Bild: Die tägliche Beschäftigung mit PC-Spielen ist in den vergangenen vier J…
HANNOVER taz Computerspiele machen Jugendliche stärker abhängig als bislang
angenommen. Allein unter den Neuntklässlern gibt es in Deutschland 14.000
Jugendliche, die süchtig nach Computerspielen sind, 23.000 aller
15-Jährigen gelten nach der Lesart einer am Montag in Hannover vorstellten
Studie des Kriminologischen Forschungsinstituts Niedersachsen (KFN) als
stark suchtgefährdet.
Das geht aus der bislang größten deutschen Jugendstudie zur Nutzung von
Computerspielen hervor. Das KFN hat bundesweit fast 45.000 Jugendliche im
Alter von 15 Jahren befragt. "Es ist doch absurd", sagte KFN-Direktor
Christian Pfeiffer, dass manche Jugendliche "aufs Jahr gerechnet länger
Online-Spielen als in der Schule sitzen". Er hält 4,7 Prozent der
15-jährigen Jungs und 0,5 Prozent der gleichaltrigen Mädchen für
computerspielsüchtig oder -gefährdet. Insgesamt sollen bis zu 60.000
Jugendliche in Deutschland computerspielabhängig sein.
Jugendliche spielen laut der KFN-Studie heute deutlich länger am Computer
als noch im Jahr 2005. Die tägliche Beschäftigung mit PC-Spielen ist in den
vergangenen vier Jahren um 40 Minuten pro Tag gestiegen. Am Wochenende
saßen die jungen Leute zuletzt sogar durchschnittlich 167 Minuten am PC und
spielten - 2005 waren es "nur" 140 Minuten gewesen. Wer spielt, hat kaum
noch Zeit für andere Aktivitäten: Nur 5,6 Prozent der Jungs beschäftigen
sich nie mit Computerspielen, bei den Mädchen sind es 19,7 Prozent.

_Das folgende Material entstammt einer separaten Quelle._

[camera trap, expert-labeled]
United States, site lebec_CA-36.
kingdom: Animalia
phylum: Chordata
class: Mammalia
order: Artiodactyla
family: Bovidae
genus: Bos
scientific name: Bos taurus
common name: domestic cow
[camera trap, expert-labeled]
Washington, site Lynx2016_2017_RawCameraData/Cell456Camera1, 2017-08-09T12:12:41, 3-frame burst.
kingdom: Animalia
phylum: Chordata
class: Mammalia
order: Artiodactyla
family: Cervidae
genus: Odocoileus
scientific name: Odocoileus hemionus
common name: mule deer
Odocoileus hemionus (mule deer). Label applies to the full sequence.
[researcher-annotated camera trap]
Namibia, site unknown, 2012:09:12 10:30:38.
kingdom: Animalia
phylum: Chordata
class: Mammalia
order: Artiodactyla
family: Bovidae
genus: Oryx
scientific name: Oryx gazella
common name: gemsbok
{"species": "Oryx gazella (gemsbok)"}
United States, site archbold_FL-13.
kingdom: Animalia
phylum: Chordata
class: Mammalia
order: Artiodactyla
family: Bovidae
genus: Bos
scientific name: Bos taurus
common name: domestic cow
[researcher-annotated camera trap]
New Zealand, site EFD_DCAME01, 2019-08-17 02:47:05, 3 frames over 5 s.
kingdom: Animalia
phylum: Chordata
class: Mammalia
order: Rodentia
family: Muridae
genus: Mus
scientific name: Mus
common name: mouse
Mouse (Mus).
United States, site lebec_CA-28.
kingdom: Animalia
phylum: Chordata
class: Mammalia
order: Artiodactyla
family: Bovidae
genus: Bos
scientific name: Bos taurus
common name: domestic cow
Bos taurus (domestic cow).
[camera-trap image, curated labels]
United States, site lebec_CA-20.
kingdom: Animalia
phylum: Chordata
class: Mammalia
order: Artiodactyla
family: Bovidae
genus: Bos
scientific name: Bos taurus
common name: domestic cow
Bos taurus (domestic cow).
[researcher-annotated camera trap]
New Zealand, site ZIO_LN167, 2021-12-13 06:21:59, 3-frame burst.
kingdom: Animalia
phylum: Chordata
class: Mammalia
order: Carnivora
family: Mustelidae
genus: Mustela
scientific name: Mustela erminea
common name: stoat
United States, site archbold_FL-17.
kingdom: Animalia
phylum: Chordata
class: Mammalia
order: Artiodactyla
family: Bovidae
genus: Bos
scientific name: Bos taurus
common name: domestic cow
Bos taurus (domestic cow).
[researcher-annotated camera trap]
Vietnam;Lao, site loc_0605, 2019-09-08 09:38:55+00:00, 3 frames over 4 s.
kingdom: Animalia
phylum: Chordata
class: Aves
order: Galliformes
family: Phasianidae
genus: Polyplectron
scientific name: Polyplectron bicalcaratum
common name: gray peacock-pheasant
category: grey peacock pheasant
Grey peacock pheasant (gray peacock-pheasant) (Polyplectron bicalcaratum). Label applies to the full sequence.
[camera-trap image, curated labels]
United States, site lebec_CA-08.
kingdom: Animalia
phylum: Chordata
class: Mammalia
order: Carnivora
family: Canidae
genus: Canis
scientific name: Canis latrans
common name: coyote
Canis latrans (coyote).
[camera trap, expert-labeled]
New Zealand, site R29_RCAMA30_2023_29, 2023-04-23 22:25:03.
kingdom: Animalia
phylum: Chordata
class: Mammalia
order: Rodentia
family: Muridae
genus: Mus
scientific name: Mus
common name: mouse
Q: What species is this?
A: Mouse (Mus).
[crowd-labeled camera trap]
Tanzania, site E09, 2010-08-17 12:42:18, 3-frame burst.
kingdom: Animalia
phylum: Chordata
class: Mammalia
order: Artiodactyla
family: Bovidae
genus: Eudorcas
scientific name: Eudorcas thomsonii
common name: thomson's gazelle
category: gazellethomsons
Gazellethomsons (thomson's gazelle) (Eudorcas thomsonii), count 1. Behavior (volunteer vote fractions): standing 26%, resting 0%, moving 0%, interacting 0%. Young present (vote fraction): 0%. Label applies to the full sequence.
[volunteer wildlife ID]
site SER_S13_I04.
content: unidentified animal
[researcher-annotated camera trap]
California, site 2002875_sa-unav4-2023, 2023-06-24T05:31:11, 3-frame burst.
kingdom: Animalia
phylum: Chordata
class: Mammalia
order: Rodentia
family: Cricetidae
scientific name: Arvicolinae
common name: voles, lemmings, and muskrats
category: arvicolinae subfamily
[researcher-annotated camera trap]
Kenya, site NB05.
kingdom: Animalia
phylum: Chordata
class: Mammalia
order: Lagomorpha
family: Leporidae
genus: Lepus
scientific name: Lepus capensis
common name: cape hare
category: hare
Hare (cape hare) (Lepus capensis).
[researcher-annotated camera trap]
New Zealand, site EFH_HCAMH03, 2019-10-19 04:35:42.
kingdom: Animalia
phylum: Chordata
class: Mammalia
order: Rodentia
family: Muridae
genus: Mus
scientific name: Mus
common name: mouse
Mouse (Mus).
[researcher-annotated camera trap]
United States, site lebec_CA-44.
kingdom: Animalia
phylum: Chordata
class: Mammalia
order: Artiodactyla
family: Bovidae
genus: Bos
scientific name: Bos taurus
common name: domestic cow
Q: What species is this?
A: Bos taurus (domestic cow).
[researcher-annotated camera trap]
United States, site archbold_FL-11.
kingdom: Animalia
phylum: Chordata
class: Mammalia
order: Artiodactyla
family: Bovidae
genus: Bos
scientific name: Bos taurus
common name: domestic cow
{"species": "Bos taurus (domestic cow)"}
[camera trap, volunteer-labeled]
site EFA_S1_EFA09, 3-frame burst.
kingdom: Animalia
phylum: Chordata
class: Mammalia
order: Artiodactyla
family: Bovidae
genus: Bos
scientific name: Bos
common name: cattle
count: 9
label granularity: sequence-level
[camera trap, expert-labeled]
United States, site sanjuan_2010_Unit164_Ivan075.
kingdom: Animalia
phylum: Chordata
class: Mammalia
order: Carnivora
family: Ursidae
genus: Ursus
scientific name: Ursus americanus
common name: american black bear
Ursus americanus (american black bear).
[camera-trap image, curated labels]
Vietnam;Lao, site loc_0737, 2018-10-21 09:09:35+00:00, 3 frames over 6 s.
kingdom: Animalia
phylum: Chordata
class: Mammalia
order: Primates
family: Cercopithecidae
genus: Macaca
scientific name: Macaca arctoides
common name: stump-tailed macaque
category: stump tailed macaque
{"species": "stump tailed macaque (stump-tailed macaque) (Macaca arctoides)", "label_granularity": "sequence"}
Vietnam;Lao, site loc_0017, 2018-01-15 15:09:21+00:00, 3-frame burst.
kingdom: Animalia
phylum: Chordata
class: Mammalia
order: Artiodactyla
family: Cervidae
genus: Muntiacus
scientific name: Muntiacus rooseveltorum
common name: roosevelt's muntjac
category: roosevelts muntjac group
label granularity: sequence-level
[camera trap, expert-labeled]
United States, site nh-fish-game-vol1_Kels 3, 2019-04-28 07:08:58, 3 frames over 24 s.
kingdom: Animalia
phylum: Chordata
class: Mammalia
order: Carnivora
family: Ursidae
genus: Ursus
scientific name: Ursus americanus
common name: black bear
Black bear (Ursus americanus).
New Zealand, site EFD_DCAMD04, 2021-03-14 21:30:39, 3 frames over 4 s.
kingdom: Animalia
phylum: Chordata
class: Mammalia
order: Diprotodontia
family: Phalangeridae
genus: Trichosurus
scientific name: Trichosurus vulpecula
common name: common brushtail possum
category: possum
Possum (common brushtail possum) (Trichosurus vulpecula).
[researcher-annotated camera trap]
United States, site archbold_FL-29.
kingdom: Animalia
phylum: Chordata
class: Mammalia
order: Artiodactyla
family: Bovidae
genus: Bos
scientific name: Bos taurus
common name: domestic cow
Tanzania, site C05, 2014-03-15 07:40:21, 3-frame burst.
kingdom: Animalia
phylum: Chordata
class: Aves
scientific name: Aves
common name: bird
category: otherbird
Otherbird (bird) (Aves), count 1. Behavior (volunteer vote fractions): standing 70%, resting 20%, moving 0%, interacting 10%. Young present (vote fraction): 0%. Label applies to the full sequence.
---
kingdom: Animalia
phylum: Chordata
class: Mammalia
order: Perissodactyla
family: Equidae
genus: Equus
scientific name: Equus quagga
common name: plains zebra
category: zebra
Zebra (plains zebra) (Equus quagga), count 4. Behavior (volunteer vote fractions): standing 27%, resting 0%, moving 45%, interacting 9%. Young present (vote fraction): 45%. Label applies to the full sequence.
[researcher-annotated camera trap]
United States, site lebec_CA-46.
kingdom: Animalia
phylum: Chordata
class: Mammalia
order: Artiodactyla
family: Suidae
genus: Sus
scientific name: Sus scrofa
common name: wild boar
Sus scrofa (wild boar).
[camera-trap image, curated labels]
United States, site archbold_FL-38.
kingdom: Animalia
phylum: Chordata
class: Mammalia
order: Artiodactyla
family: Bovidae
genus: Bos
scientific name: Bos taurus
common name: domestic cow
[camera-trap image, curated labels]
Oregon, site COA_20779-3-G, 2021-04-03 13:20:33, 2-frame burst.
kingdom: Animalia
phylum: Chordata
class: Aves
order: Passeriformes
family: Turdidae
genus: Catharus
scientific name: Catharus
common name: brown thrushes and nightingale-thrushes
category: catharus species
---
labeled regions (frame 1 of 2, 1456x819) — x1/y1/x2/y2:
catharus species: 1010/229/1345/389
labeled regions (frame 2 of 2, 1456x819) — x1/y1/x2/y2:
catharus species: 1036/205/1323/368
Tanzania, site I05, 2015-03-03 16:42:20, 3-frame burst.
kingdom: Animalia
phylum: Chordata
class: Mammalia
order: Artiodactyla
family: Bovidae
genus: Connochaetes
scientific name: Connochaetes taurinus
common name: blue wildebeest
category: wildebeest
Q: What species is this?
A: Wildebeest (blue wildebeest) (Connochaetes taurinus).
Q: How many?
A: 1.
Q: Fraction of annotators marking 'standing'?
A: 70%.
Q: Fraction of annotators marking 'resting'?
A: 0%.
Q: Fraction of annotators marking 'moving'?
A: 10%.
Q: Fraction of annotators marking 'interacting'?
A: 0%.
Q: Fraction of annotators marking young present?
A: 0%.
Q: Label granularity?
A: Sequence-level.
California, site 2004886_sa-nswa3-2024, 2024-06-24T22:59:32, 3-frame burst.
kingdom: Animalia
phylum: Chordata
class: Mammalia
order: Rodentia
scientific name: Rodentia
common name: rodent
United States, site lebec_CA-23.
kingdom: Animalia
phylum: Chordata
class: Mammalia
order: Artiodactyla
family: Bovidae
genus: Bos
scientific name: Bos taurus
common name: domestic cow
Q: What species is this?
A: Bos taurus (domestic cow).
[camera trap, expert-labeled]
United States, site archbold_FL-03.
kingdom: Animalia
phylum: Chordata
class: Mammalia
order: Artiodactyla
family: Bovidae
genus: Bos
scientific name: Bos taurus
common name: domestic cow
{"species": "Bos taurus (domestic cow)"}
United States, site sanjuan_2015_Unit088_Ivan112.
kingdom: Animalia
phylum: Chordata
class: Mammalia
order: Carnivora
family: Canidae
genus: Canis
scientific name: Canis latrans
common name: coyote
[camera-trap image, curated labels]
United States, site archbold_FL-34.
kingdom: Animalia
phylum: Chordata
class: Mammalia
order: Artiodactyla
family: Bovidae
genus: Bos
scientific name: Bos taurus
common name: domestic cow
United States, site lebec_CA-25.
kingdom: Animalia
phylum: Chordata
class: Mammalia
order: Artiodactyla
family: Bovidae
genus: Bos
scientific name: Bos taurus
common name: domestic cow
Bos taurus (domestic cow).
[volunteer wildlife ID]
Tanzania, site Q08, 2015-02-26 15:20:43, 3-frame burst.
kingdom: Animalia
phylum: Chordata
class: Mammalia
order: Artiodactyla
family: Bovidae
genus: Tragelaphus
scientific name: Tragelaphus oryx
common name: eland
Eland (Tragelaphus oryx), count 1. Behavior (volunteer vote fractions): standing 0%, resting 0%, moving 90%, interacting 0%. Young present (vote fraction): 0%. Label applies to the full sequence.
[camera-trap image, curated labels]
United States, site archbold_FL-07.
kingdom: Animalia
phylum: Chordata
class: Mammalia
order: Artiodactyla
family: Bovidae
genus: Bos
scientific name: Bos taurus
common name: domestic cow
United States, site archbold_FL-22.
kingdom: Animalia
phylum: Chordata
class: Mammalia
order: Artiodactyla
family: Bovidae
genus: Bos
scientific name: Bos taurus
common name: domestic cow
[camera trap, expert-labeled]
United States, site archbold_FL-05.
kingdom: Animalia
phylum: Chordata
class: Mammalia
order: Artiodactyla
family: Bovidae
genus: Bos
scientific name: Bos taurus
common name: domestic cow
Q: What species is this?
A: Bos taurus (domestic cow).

Fast jeder sechste Junge daddelt dagegen heute sogar länger als viereinhalb
Stunden mit PC-Games. Mädchen spielen deutlich weniger, aber auch bei ihnen
haben sich die Zeiten an Schultagen verdreifacht und am Wochenende
verdoppelt, fanden die KFN-Forscher heraus.
"Allein durch Computerspiele", sagte Pfeiffer mit Blick auf die 16 Toten
von Winnenden, "wird man nicht zum Amokläufer, aber sie sind durchaus ein
Risiko." Dauer-Daddeln führe zudem "nicht automatisch zur Abhängigkeit",
betonte der Kriminologe. Aber die Beschäftigung mit Online-Rollenspielen
verstärke das Risiko, zum Computerspiel-Junkie zu werden.
Das gilt vor allem für das Fantasy-Spiel "World of Warcraft". Das mit 11,5
Millionen Nutzern weltweit meistverkaufte Spiel seines Genres, sei das
"Crack-Kokain der Computerspiele", sagte Pfeifer. Da es besonders stark
"abhängig" mache, forderte er, die Alterseinstufung von derzeit 12 auf 18
Jahre hinaufzusetzen.
Zusammen mit Niedersachsens Sozialministerin Mechthild Ross-Luttmann (CDU)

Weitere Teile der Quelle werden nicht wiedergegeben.